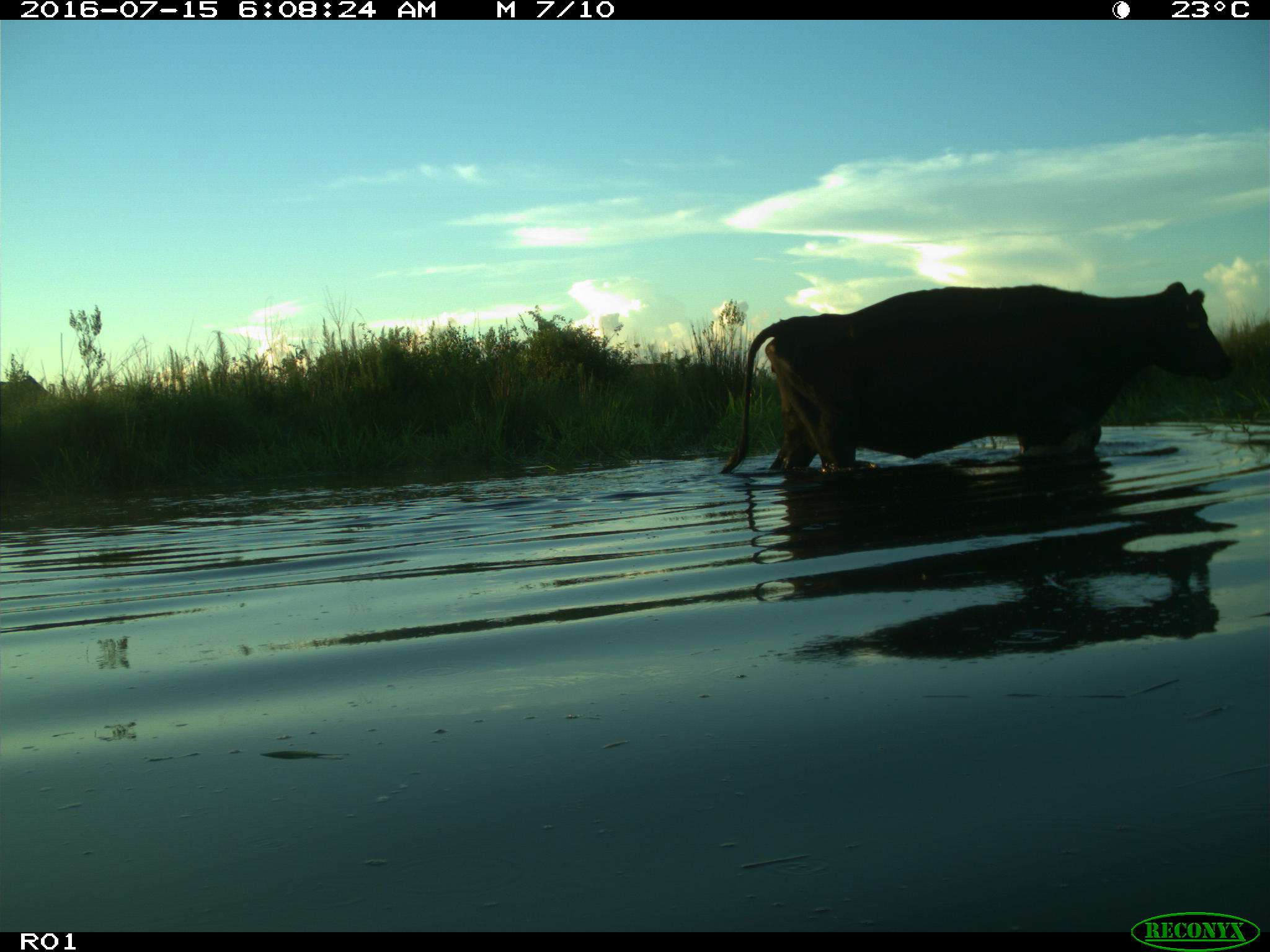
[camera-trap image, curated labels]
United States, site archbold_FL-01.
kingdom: Animalia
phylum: Chordata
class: Mammalia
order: Artiodactyla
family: Bovidae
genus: Bos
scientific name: Bos taurus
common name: domestic cow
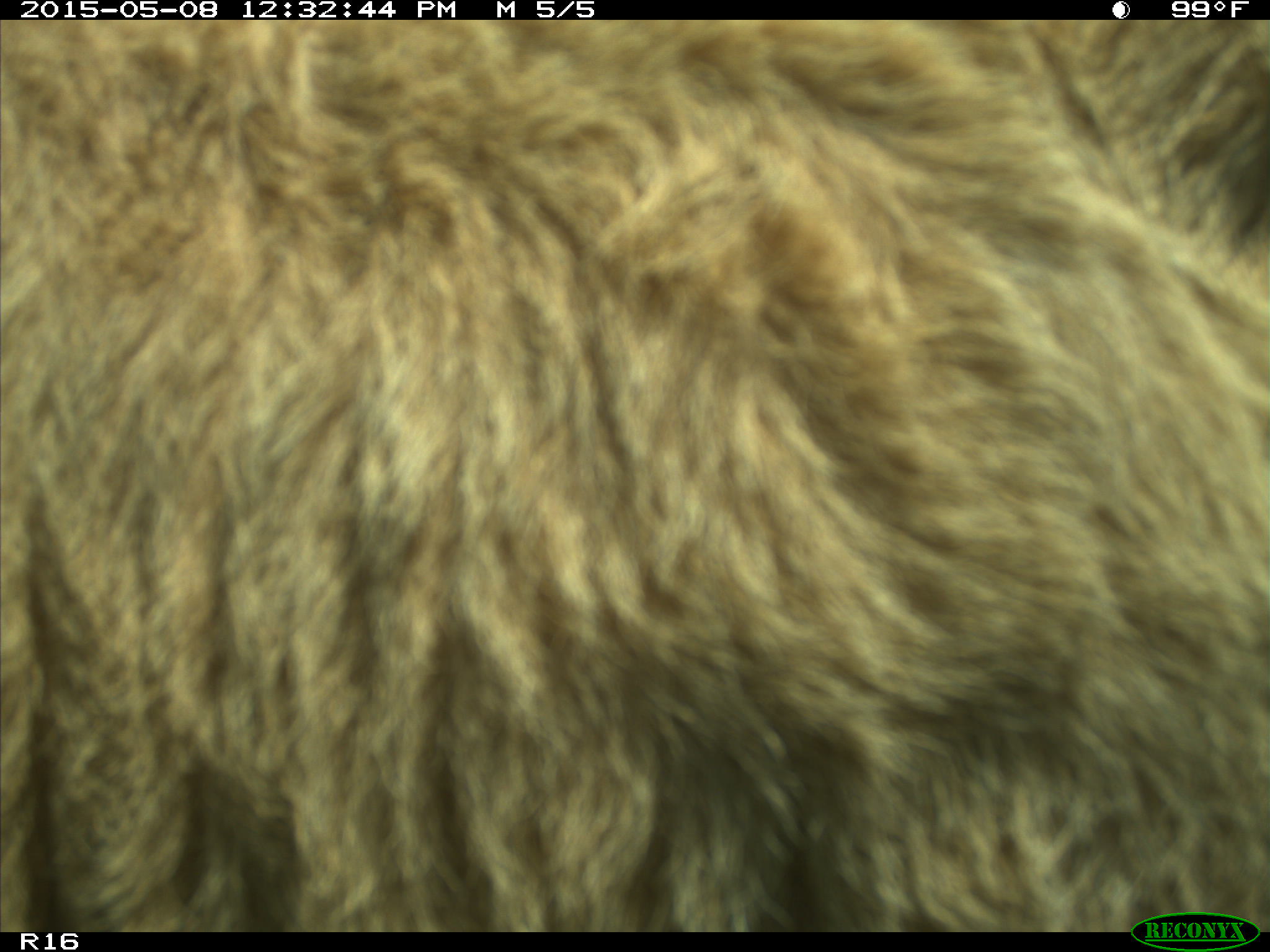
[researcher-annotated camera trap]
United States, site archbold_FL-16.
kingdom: Animalia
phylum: Chordata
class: Mammalia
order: Artiodactyla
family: Bovidae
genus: Bos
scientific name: Bos taurus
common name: domestic cow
Bos taurus (domestic cow).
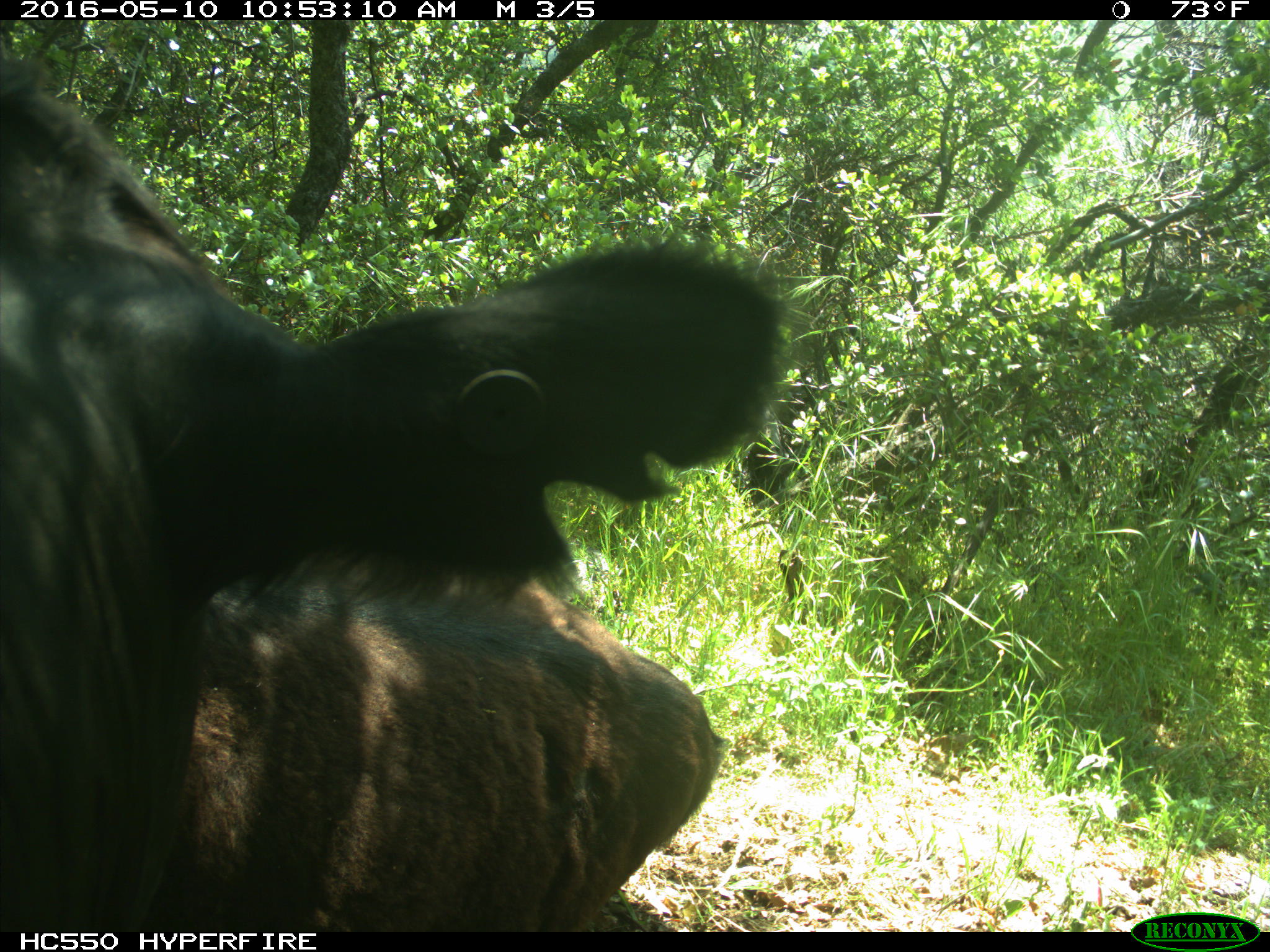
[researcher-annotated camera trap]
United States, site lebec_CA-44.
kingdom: Animalia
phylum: Chordata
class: Mammalia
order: Artiodactyla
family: Bovidae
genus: Bos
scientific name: Bos taurus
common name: domestic cow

****

**PROBLEM:**
The listing should be transcribed in full, exactly, and without its pictures.

**EXERCISE SOLUTION:**
[camera-trap image, curated labels]
United States, site archbold_FL-01.
kingdom: Animalia
phylum: Chordata
class: Mammalia
order: Artiodactyla
family: Bovidae
genus: Bos
scientific name: Bos taurus
common name: domestic cow
[researcher-annotated camera trap]
United States, site archbold_FL-16.
kingdom: Animalia
phylum: Chordata
class: Mammalia
order: Artiodactyla
family: Bovidae
genus: Bos
scientific name: Bos taurus
common name: domestic cow
Bos taurus (domestic cow).
[researcher-annotated camera trap]
United States, site lebec_CA-44.
kingdom: Animalia
phylum: Chordata
class: Mammalia
order: Artiodactyla
family: Bovidae
genus: Bos
scientific name: Bos taurus
common name: domestic cow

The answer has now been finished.